Now this was a fearful brick, for it was not so many years since the Duke of Denver had himself stood his trial on a mistaken charge of murder. There was a ghastly silence, broken by the Duchess, who said icily: “Really, Captain Bates!”
“What? eh? Oh, of course, I mean to say, I know mistakes do happen sometimes, but that’s a very different thing. I mean to say, this woman, with no morals at all, that is, I mean -”
“Have a drink, Tommy,” said Lord Peter, kindly. “You aren’t quite up to your usual standard of tact today.”
“No, but do tell us, Lord Peter,” cried Mrs. Dimsworthy, “what the creature is like. Have you talked to her? I thought she had rather a nice voice, though she’s as plain as a pancake.”

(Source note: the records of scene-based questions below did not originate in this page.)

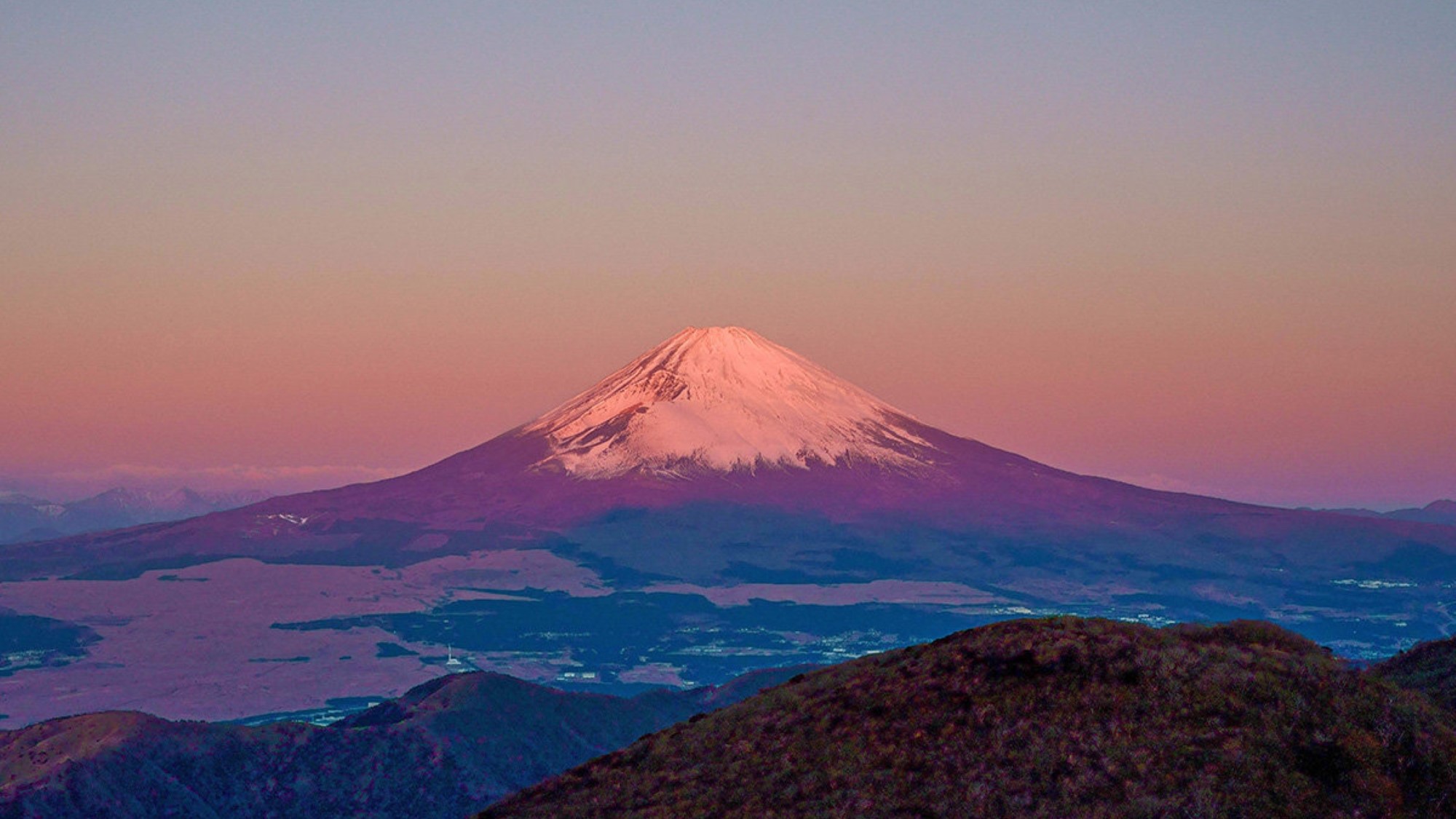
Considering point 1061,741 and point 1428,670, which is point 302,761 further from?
point 1428,670

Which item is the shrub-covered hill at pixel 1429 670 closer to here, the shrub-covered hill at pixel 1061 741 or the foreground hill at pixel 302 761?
the shrub-covered hill at pixel 1061 741

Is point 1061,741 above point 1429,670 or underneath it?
underneath

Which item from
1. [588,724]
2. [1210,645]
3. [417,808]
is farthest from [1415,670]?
[588,724]

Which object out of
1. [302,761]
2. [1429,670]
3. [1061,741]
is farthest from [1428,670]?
[302,761]

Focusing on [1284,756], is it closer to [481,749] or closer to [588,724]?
[481,749]

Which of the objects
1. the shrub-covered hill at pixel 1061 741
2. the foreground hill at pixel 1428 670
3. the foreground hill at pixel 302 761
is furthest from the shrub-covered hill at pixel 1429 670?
the foreground hill at pixel 302 761

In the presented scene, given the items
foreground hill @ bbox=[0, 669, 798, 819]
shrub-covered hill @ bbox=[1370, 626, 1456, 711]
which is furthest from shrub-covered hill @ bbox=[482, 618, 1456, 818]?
foreground hill @ bbox=[0, 669, 798, 819]
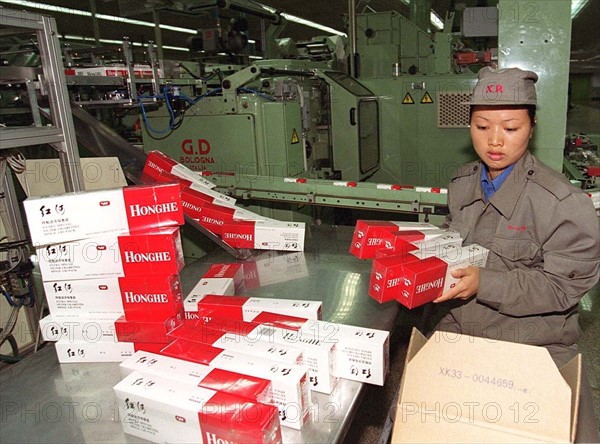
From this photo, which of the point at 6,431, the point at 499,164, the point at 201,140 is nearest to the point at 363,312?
the point at 499,164

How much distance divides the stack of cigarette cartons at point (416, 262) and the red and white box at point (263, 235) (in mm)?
502

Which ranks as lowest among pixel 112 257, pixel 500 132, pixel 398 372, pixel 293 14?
pixel 398 372

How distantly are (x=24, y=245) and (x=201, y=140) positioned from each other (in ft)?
5.49

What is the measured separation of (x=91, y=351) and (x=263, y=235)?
3.15 feet

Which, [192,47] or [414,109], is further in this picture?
[192,47]

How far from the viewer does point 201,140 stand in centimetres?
338

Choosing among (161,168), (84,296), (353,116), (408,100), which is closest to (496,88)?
(84,296)

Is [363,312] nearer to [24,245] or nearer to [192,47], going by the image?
[24,245]

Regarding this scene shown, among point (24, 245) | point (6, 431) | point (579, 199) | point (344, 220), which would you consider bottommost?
point (344, 220)

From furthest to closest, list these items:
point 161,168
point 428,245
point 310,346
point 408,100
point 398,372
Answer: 1. point 408,100
2. point 398,372
3. point 161,168
4. point 428,245
5. point 310,346

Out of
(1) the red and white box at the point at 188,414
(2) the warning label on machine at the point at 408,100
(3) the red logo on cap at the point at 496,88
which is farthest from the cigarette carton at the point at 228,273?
(2) the warning label on machine at the point at 408,100

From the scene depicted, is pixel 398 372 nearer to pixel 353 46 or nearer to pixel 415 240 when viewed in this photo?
pixel 415 240

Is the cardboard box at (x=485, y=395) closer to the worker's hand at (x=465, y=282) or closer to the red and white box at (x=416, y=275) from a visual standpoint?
the red and white box at (x=416, y=275)

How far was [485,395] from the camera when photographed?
3.61 ft
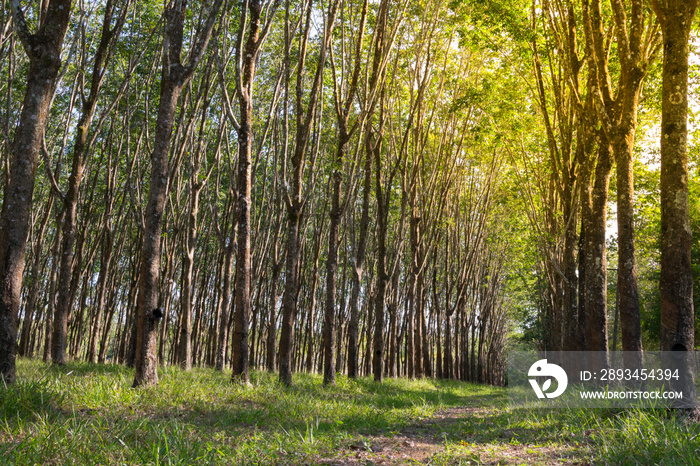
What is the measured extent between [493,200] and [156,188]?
2026 centimetres

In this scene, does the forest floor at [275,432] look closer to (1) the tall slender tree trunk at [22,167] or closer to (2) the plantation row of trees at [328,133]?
(1) the tall slender tree trunk at [22,167]

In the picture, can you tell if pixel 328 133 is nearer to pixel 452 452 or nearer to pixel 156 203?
pixel 156 203

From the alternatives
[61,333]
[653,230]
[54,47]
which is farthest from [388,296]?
[54,47]

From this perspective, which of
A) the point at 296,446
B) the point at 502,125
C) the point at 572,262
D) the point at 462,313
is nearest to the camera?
the point at 296,446

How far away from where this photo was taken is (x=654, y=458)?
3.84 metres

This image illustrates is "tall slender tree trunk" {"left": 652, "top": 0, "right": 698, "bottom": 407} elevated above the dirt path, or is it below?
above

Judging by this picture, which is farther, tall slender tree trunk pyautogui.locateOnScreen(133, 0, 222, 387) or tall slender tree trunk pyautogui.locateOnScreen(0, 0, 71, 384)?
tall slender tree trunk pyautogui.locateOnScreen(133, 0, 222, 387)

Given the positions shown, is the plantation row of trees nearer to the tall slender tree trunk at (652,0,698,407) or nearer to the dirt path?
the tall slender tree trunk at (652,0,698,407)

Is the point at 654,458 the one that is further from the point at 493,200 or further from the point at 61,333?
the point at 493,200

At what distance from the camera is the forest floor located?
12.0 ft

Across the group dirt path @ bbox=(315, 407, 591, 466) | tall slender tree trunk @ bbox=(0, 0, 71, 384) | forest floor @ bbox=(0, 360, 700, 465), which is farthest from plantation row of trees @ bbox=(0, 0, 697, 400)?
dirt path @ bbox=(315, 407, 591, 466)

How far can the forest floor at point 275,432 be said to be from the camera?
365 centimetres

“Nice voice, Freakie? Oh, no,” said Mrs. Featherstone. “I should have called it rather sinister. It absolutely thrilled me, I got shudders all the way down my spine. A genuine frisson. And I think she would be quite attractive, with those queer, smudgy eyes, if she were properly dressed. A sort of femme fatale, you know. Does she try to hypnotise you, Peter?”
“I saw in the papers,” said Miss Titterton, “that she had had hundreds of offers of marriage.”